DOCUMENT EXTRACT:

Introduction One of the triumphs of modern life is our ability to distance ourselves from the simple facts of our own existence. We love our hamburgers, but we've never seen the inside of a slaughterhouse. We're not sure if the asparagus that accompanies our salmon is grown in Ecuador or Oregon. We flush the toilet and don't want to know any more. If we feel bad, we take a pill. We don't even bury our own dead-they are carted away and buried or burned for us. It's easy to forget what a luxury this is-until you visit a place like China. Despite its booming economy in recent years, the insulating walls of modern life have not yet been fully erected there.
In restaurants, the entrees are often alive in a cage in the dining room. Herbs and acupuncture needles inspire more faith than pharmaceutical drugs. Toilets stink. In rural areas, running water is a surprise, hot water a thrill. When you flip the switch on the wall and the light goes on, you know exactly what it costs-all you have to do is take a deep breath and feel the burn of coal smoke in your lungs. To a westerner, nothing is more uncivilized than the sulfury smell of coal. You can't take a whiff without thinking of labor battles and underground mine explosions, of chugging smokestacks and black lung. But coal is everywhere in twenty-first-century China.
It's piled up on sidewalks, pressed into bricks and stacked near the back doors of homes, stockpiled into small mountains in the middle of open fields, and carted around behind bicycles and old wheezing locomotives. Plumes of coal smoke rise from rusty stacks on every urban horizon. There is soot on every windowsill and around the collar of every white shirt. Coal is what's fueling China's economic boom, and nobody makes any pretense that it isn't. And as it did in America one hundred years ago, the power of coal will lift China into a better world. It will make the country richer, more civilized, and more remote from the hard facts of life, just like us. The cost of the rough journey China is undertaking is obvious. More than six thousand workers a year are killed in China's coal mines.
The World Health Organization estimates that in East Asia, a region made up predominantly of China and South Korea, 355,000 people a year die from the effects of urban outdoor air pollution. The first time I visited Jiamusi, a city in China's industrial north, it was so befouled by coal smoke that I could hardly see across the street. All over China, limestone buildings are dissolving in the acidic air. In Beijing, the ancient outdoor statuary at a 700-year-old Taoist temple I visited was encased in Plexiglas to protect it. And it's not just the Chinese who are paying for their coal-fired prosperity. Pollution from China's power plants blows across the Pacific and is inhaled by sunbathers on Malibu beach. Toxic mercury from Chinese coal finds its way into polar bears in the Arctic. Most seriously, the carbon dioxide released by China's mad burning of coal is helping to destabilize the climate of the entire planet.
All this would be much easier to condemn if the West had not done exactly the same thing during its headlong rush to become rich and prosperous. In fact, we're still doing it. Although America is a vastly richer country with many more options available to us, our per capita consumption of coal is three times higher than China's. You can argue that we manage it better-our mines are safer, our power plants are cleaner-but mostly we just hide it better. We hide it so well, in fact, that many Americans think that coal went out with corsets and top hats. Most of us.

GIVEN DATA:
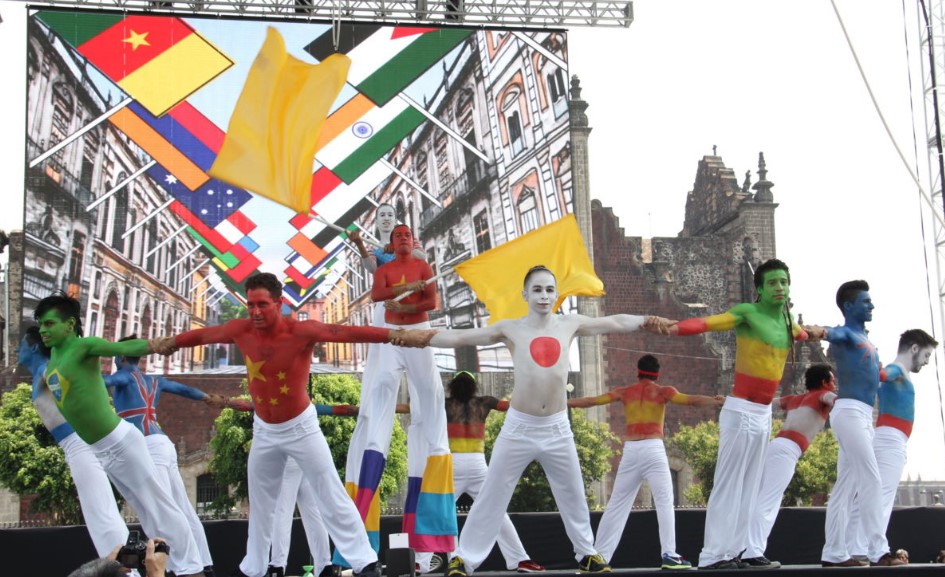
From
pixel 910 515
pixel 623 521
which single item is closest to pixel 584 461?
pixel 910 515

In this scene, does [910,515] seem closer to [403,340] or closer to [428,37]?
[403,340]

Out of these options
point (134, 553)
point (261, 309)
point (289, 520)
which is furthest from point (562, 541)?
point (134, 553)

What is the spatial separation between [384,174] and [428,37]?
3604mm

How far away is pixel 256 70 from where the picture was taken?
29.1 ft

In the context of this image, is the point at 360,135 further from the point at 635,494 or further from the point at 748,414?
the point at 748,414

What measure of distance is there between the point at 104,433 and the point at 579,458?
2172 centimetres

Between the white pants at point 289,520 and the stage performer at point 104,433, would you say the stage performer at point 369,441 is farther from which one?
the stage performer at point 104,433

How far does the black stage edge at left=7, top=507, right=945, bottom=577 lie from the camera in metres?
11.4

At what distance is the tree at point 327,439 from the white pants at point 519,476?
1641 centimetres

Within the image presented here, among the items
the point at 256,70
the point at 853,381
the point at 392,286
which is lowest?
the point at 853,381

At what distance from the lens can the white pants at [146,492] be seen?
802 cm

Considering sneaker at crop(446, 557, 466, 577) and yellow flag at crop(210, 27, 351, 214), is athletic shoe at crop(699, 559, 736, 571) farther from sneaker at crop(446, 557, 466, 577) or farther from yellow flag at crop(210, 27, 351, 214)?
yellow flag at crop(210, 27, 351, 214)

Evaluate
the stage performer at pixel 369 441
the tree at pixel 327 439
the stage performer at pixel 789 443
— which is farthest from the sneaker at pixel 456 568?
the tree at pixel 327 439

WORK REQUEST: Rewrite the passage about coal between "All this would" and "Most of us.", inclusive, replacing "corsets" with "hoop skirts". Rely on the passage about coal alone.

ANSWER FOR THIS EXERCISE:
All this would be much easier to condemn if the West had not done exactly the same thing during its headlong rush to become rich and prosperous. In fact, we're still doing it. Although America is a vastly richer country with many more options available to us, our per capita consumption of coal is three times higher than China's. You can argue that we manage it better-our mines are safer, our power plants are cleaner-but mostly we just hide it better. We hide it so well, in fact, that many Americans think that coal went out with hoop skirts and top hats. Most of us.